SIBENIK, Croatia — Some damn fool thing in the Balkans.
That is the answer Bismarck gave when he was asked what might spark an uncontrollable military conflict in Europe. Years later his prophecy was realized with tragic implications. Some damn fool thing in the Balkans — in that case the assassination of Archduke Frank Ferdinand and his wife Sophie at Sarajevo, less than five hours by motorcar from here — began the Great War. It took another generation for that war, which stretched form 1914 to 1918, to require the wide use of an ominous Roman numeral.
Now, some damn fool thing in East Asia, involving some damn fool in Pyongyang, threatens to unleash another war, the most dreaded of all military conflicts, one perhaps involving nuclear weapons and a third set of Roman numerals.
The world shudders — and gropes for historical antecedents. The most obvious one occurred 55 years ago, with the Cuban Missile Crisis, when the two great powers of the time, the Soviet Union and the United States, went eyeball to eyeball — the phrase is attributed to Dean Rusk, the American secretary of state — before Nikita Khrushchev blinked and began the long process of removing nuclear weapons from the island 90 miles from Florida.

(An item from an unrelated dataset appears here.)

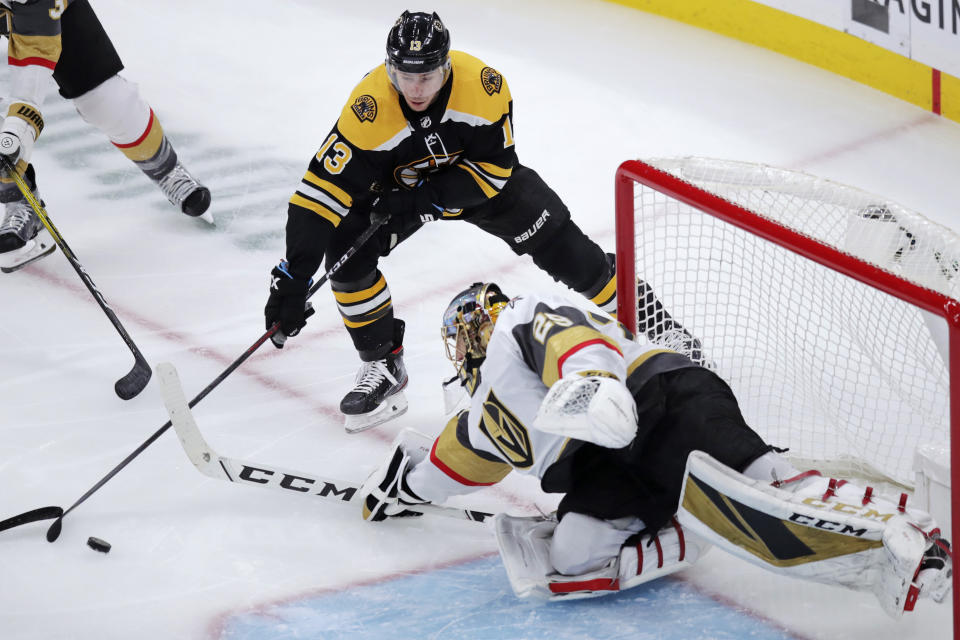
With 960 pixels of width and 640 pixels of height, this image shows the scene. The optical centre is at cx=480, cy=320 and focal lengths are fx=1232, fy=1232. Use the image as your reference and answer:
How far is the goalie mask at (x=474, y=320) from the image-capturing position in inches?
97.9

But like most comparisons, it is an imperfect one. The two near-combatants of 1962 were superpowers led by rational men, aware of the consequences, knowledgeable about each other — they had met in Vienna more than a year earlier — and respectful of diplomatic norms. The least experienced of the two, the callow American president, had been beaten up at the summit but, nonetheless, John F. Kennedy knew something about how the world worked. Indeed, while Americans like to quote his “ask-not” riff in his eloquent inaugural address, the more relevant phrase may be this one: “Let us never negotiate out of fear, but let us never fear to negotiate.”
Fortunately, the cooler heads in President Kennedy’s successor administration of today apparently heed the back half of that sentence.
There may be no crisp antecedents to the current crisis, but there are historical lessons that can shape our perspectives as the situation works its way to resolution or confrontation, and some of them come from the Balkans, an area as full of damn fools as any. Here we can start to apprehend one of the signature elements of the Korea situation.
The beginning of understanding the Balkans is the notion of the difference between countries and nations. Postwar Yugoslavia — which encompassed Croatia along with Macedonia, Montenegro, Serbia, Slovenia, and Bosnia/Hercegovina — was a country. But it was composed of many nations — and languages, some using the Latin alphabet, some the Cyrillic. Some of its residents spoke Italian, and indeed much of the fruit in the street markets of Slovenia today comes from Italy. This hodgepodge in defiance of history was not a 20th-century invention. The old Hapsburg monarchy, which ruled from Tyrol in the west to Transylvania in the east, was an uneasy construct consisting of Germans, Magyars, Czechs, Slovaks, Croats, Serbs, Slovenians, Italians, Romanians, Poles, and some Russians.
At the heart of the Korea issue is not so much North Korea’s resentment of the United States as its resentment of South Korea — and the irrepressible desire to reunify Korea, a nation split into two countries since the uneasy end of the Korean War. One of the diplomatic initiatives proffered by South Korean President Moon Jae-in is to begin talks to reunify not the Korean Peninsula but, as a small step, to reunify families divided by the Korean War, which began two-thirds of a century ago.
President Kennedy distributed Barbara Tuchman’s “The Guns of August” to his top aides so they would understand the danger of rhetorical tinder, along with the peril inherent in alliances that promised Russia to side with Serbia in 1914 while Germany sided with Austria-Hungary and while France acted on its alliance with Russia.
The South Korean president is urging a one-two nonviolent punch of diplomacy and sanctions, a combination that clearly is being pursued by China, which has begun enforcing trade measures that will deprive North Korea of an additional $1 billion — a loss its severely beleaguered economy can hardly bear. Still, planning for harsher measures continues apace. “We are preparing a military option in case such efforts fail,” said Gen. Joseph F. Dunford, Jr., chairman of the Joint Chiefs of Staff.
American and South Korean forces are to begin military exercises in the region within days. These exercises, years in the planning, are not a response to the summer crisis. But they could provide a flashpoint — the “some damn fool” incident — if Kim Jong Un is looking for a provocation.